We could similarly use measures of work and manual assert statements to prove termination in some recursive functions. Here, we would demonstrate that a parameter value decreased with each recursive call, and that we either had more work to do or had reached the base case of our recursion (with no more recursive calls needed).

Collatz function

While it is possible to prove termination for certain kinds of programs – those that loop or make recursive calls a set number of times – it is not possible to prove termination for all programs.

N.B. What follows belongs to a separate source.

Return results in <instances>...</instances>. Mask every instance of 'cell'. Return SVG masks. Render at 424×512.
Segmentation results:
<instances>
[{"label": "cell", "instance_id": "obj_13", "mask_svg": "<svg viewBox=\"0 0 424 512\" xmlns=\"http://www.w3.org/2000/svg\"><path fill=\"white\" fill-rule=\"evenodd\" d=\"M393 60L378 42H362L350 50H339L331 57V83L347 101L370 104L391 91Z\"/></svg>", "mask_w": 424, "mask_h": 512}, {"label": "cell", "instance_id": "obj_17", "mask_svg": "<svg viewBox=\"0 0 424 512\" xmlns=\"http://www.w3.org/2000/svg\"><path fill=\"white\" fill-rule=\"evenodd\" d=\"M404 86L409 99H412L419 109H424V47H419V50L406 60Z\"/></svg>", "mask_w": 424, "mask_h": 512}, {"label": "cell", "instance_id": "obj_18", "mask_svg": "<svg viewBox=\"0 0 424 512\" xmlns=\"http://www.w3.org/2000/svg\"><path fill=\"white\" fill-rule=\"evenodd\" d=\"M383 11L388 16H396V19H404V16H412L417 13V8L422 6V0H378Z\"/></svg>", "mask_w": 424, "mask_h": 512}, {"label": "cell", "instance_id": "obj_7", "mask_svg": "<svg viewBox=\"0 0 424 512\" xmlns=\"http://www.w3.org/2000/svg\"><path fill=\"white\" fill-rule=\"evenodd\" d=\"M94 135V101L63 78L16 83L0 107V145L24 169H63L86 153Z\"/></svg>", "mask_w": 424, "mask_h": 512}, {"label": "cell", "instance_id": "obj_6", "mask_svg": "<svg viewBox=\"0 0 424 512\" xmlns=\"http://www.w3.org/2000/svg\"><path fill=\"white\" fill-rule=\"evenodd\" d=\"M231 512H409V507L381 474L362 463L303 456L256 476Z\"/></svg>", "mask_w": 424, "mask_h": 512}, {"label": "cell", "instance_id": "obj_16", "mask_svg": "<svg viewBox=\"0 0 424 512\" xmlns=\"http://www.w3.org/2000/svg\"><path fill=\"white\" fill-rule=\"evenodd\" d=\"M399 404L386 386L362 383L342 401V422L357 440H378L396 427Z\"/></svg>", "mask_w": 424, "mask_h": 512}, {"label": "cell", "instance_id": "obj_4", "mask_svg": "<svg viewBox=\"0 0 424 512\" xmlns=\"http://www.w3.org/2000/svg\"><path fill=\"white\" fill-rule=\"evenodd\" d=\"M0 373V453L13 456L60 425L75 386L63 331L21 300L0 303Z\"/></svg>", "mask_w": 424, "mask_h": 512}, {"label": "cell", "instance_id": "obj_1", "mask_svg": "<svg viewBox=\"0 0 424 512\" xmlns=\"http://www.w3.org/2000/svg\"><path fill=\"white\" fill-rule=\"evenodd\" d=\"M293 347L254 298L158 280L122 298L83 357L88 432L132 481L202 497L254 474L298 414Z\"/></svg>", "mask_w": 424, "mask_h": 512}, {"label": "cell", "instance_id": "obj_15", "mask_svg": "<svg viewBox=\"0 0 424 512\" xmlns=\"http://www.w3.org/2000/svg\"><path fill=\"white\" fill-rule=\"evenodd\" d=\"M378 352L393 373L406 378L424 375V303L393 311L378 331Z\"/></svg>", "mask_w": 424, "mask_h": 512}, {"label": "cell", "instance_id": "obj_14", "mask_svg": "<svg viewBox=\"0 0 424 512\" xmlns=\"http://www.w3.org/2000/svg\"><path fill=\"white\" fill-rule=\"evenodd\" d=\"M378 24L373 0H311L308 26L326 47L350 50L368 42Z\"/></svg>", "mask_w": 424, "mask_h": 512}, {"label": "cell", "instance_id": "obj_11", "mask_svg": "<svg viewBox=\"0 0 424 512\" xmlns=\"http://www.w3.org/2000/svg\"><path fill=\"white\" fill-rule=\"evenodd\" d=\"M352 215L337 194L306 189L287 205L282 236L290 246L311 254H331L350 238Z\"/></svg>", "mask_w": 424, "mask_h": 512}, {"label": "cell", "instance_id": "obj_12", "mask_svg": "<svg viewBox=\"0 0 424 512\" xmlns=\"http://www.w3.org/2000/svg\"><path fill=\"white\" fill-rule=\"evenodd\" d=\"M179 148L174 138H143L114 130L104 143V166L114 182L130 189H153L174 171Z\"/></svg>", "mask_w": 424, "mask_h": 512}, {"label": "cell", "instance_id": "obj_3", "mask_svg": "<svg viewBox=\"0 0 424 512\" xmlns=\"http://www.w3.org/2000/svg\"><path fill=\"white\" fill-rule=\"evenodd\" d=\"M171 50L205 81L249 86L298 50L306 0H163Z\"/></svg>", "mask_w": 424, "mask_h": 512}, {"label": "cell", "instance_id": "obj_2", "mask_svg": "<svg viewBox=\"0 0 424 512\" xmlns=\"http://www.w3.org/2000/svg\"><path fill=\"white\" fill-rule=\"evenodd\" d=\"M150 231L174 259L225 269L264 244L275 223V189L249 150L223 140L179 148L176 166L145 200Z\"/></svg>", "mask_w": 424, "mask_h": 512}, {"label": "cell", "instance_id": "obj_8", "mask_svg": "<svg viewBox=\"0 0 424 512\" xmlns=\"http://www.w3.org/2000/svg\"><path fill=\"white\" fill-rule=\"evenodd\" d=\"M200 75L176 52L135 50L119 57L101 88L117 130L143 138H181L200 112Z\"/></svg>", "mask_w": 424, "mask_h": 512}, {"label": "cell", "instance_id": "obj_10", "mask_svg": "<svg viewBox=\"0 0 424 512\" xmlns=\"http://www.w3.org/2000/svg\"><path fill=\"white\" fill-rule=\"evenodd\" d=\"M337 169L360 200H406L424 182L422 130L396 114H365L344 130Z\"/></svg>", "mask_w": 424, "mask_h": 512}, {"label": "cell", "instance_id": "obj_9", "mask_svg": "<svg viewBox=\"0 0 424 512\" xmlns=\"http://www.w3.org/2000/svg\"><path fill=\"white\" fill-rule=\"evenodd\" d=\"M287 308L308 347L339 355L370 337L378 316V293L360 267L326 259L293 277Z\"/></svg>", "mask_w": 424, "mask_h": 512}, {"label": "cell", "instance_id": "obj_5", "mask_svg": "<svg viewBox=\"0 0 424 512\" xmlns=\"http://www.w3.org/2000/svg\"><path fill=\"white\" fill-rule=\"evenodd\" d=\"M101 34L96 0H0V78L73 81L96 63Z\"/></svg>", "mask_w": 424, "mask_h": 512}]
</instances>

Consider the collatz function below:

import org.sireum.logika._
def collatz(m: Z): Z = {
    l"""{
        requires m > 0
        ensures result == 1
    }"""

    var n: Z = m
    while (n > 1) {
        l"""{
            invariant n >= 1
            modifies n
        }"""

        if (n % 2 == 0) {
            n = n / 2
        } else {
            n = 3 * n + 1
        }
    }

    return n
}

We see that we must pass collatz a positve parameter, and that it promises to return 1 (no matter what the parameter is). It contains a loop that repeatedly modifies a current value (which is initially the parameter value):

  • If the current number is even, we divide the number by 2
  • If the current number is odd, we triple the number and add 1

Suppose we compute collatz(17). We can track the value of n as follows: 17, 52, 26, 13, 40, 20, 10, 5, 16, 8, 4, 2, 1. We can see that n does eventually reach 1, and that the program terminates in that case. We can similarly try other parameters, and will again see that we always end up with 1 (sometimes after a surprising number of iterations). But in fact:

  • No one has proved that the Collatz function terminates for all positive numbers; and
  • No one has found a positive number on which the Collatz function does not terminate

Decidability and the Halting problem

It is an obvious question whether we could write a program to check whether another program always terminates. Unfortunately, this (the Halting problem) turns out to be impossible, as was demonstrated by Alan Turing. The Halting problem is an example of an undecidable problem in computer science – a decision problem (a problem with a yes/no answer) that we can’t correctly answer one way or another on all inputs, even if we have unlimited resources.